> [Task to carry out] Retype exactly what runs from the first line of the data to the line with "Movado Amorosa Bangle Ladies Watch", keeping both of those lines and skipping pictures.

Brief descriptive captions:
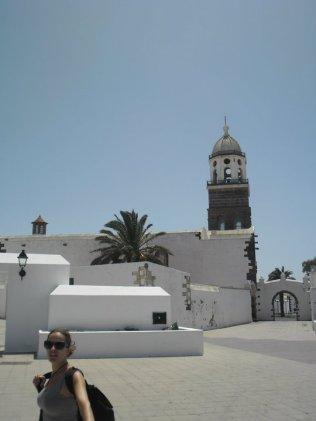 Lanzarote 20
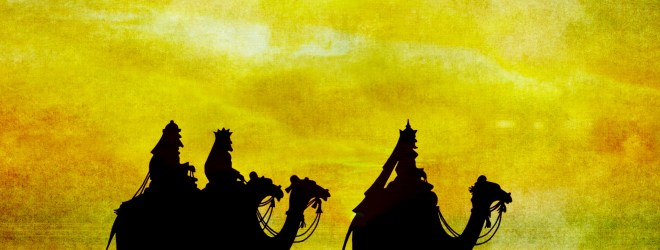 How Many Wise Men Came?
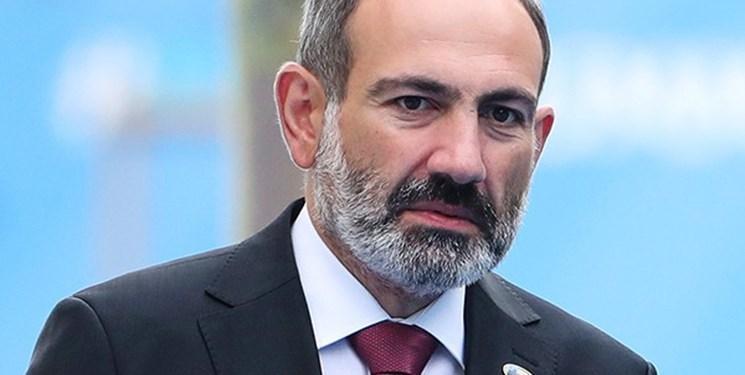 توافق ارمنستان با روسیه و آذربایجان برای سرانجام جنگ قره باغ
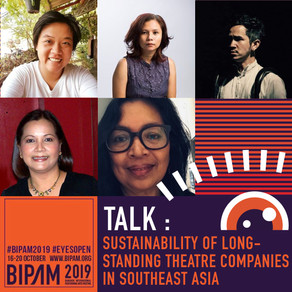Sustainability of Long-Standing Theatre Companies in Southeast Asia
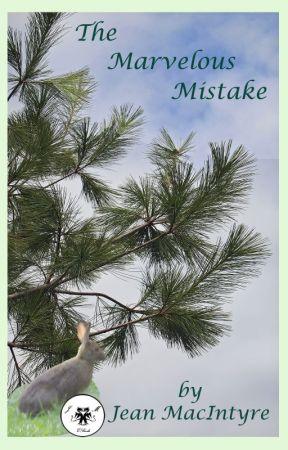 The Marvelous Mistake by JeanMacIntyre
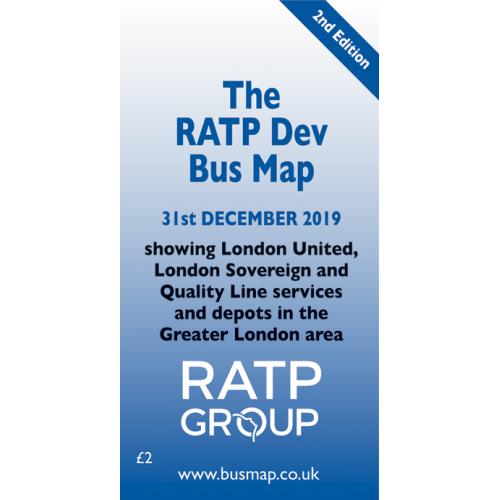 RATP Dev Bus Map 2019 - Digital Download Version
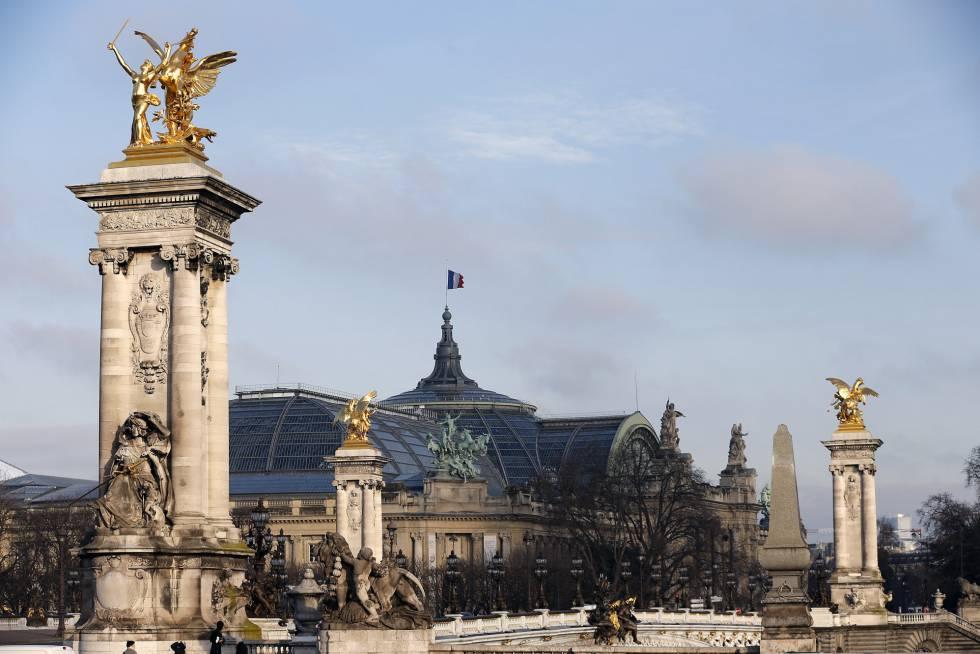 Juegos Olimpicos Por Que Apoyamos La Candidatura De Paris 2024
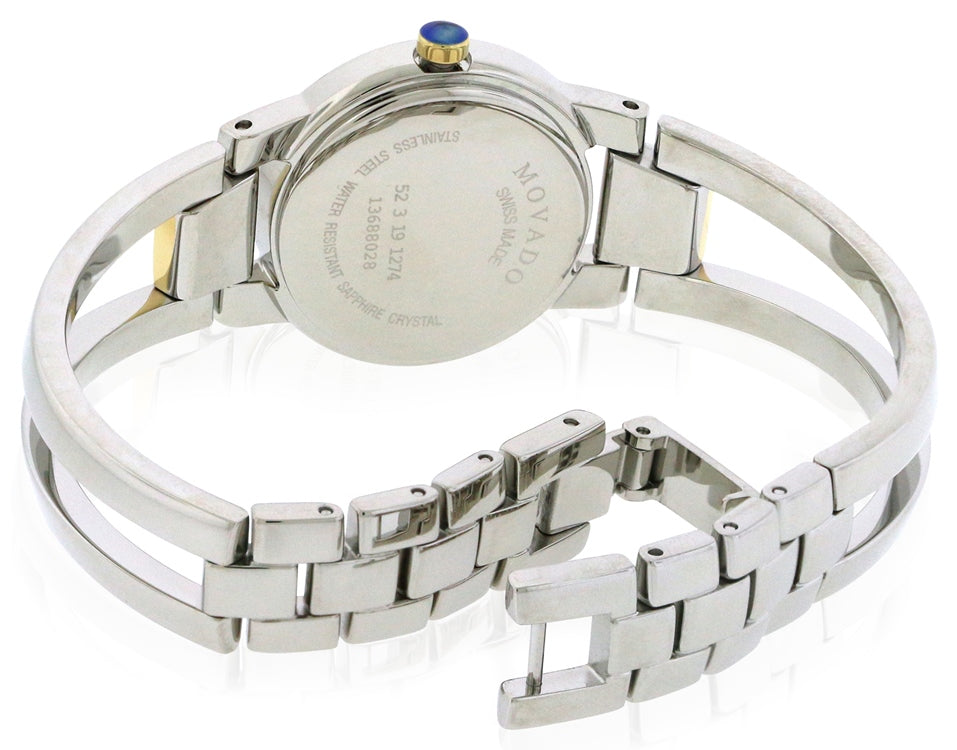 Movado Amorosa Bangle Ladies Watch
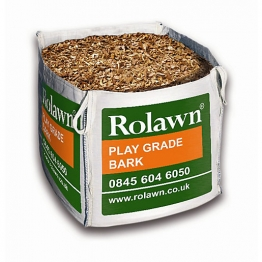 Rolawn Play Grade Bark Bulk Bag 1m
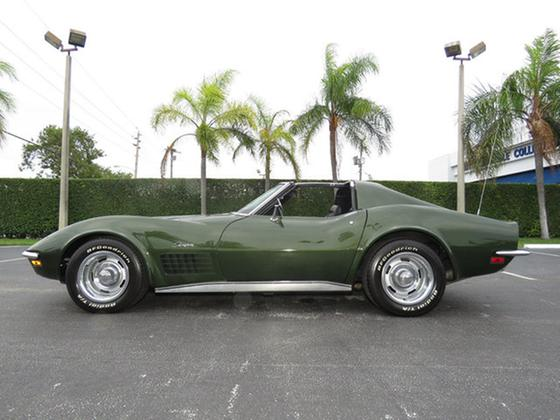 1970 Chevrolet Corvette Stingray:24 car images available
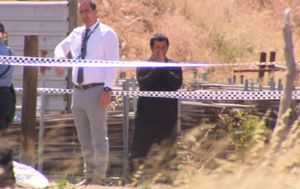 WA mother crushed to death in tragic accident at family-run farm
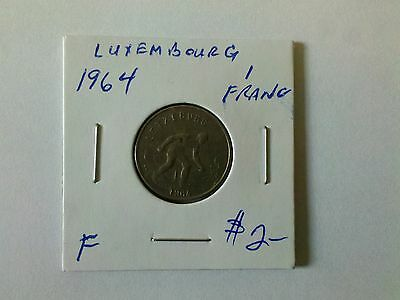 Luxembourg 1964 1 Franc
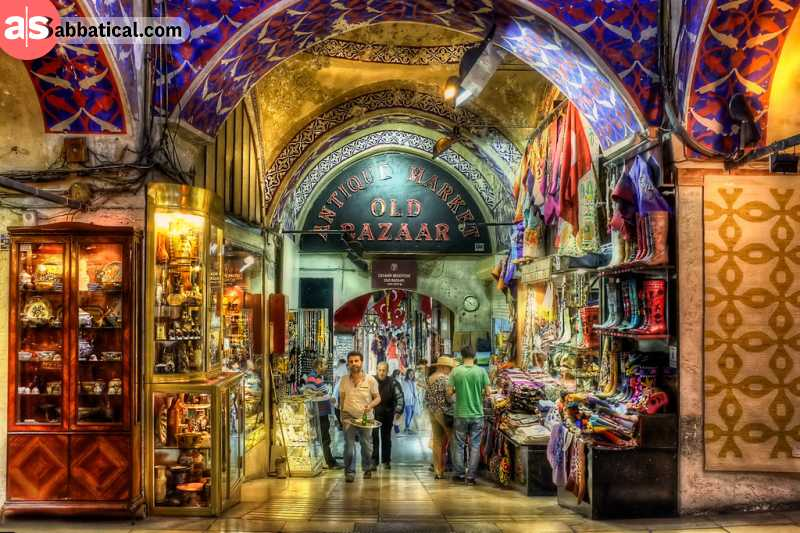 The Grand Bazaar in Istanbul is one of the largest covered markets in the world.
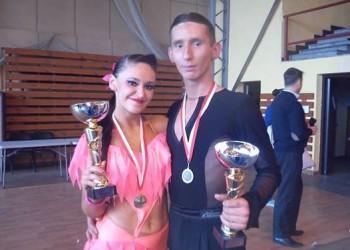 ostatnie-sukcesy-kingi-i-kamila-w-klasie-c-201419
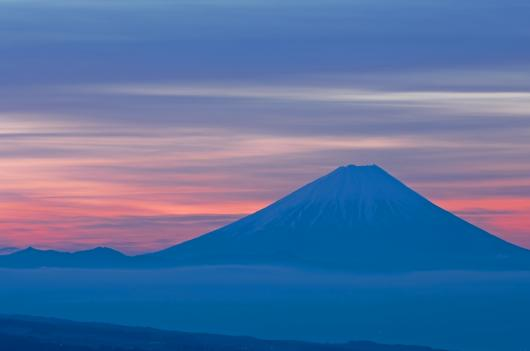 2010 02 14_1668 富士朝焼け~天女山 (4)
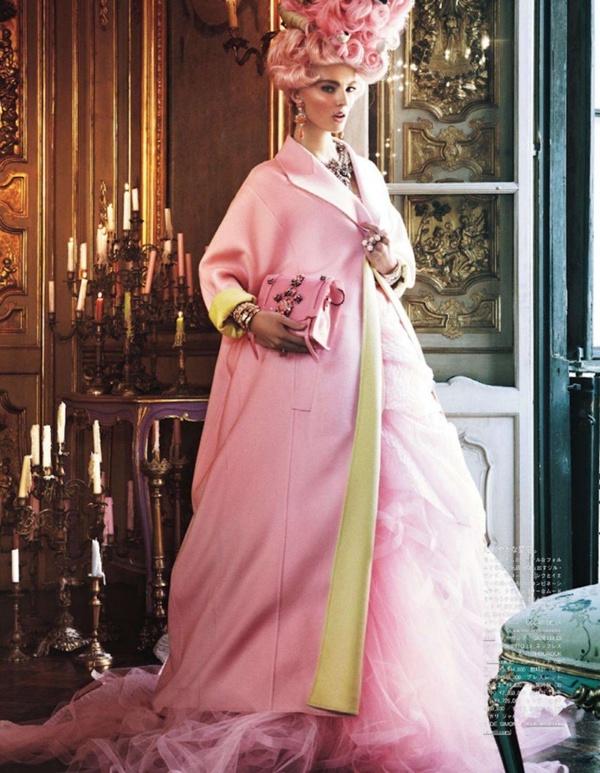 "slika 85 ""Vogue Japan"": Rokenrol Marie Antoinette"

> [Exercise solution]
 Lanzarote 20
 How Many Wise Men Came?
 توافق ارمنستان با روسیه و آذربایجان برای سرانجام جنگ قره باغ
Sustainability of Long-Standing Theatre Companies in Southeast Asia
 The Marvelous Mistake by JeanMacIntyre
 RATP Dev Bus Map 2019 - Digital Download Version
 Juegos Olimpicos Por Que Apoyamos La Candidatura De Paris 2024
 Movado Amorosa Bangle Ladies Watch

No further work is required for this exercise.